(Collected data entries)
-- -- --
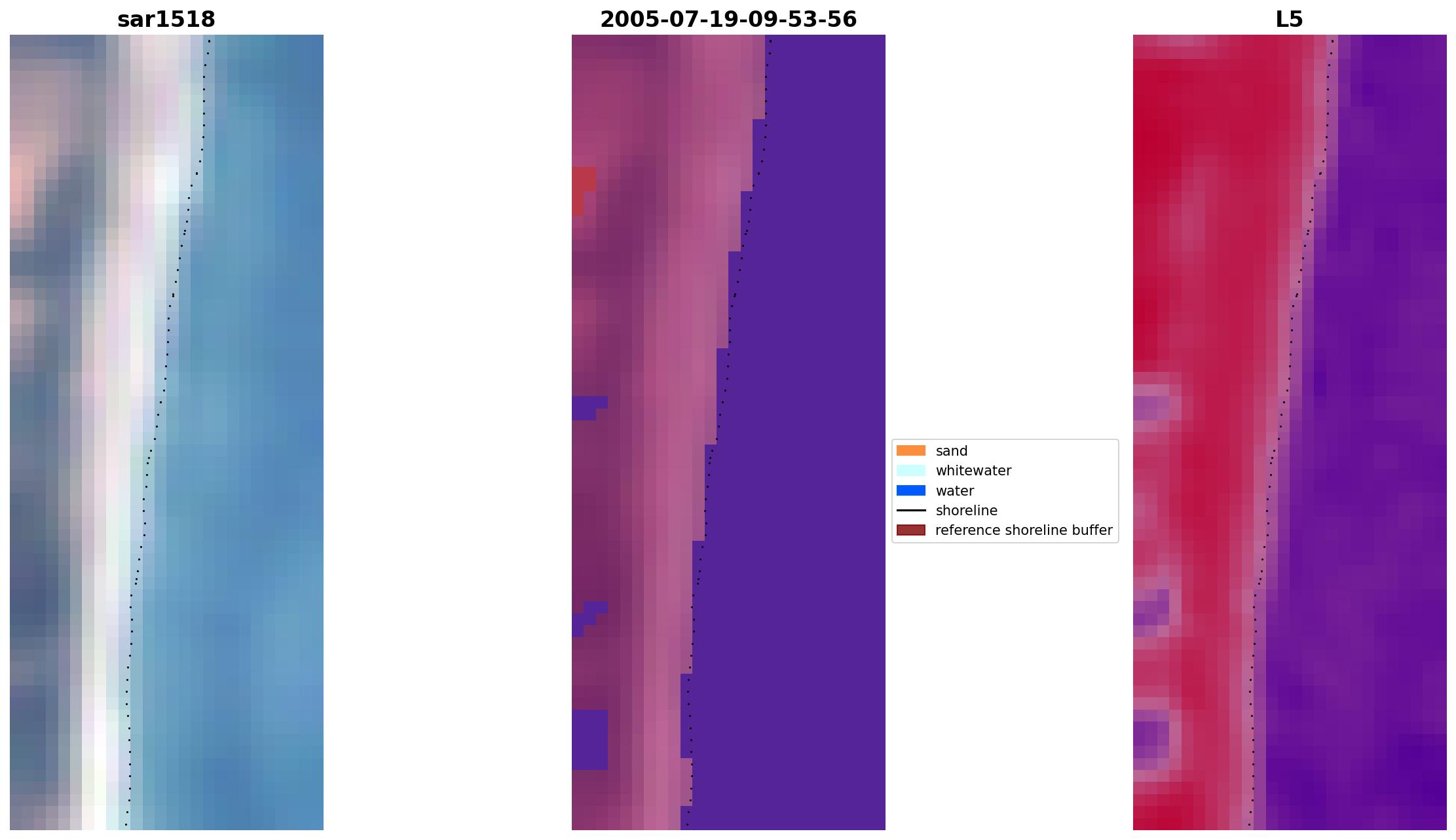 sar1518

2005-07-19-09-53-56

L5

sand
whitewater
water
shoreline
reference shoreline buffer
-- -- --
> What to work on
The records above should be retyped in full and exactly; omit the pictures.

> Task result
 sar1518

2005-07-19-09-53-56

L5

sand
whitewater
water
shoreline
reference shoreline buffer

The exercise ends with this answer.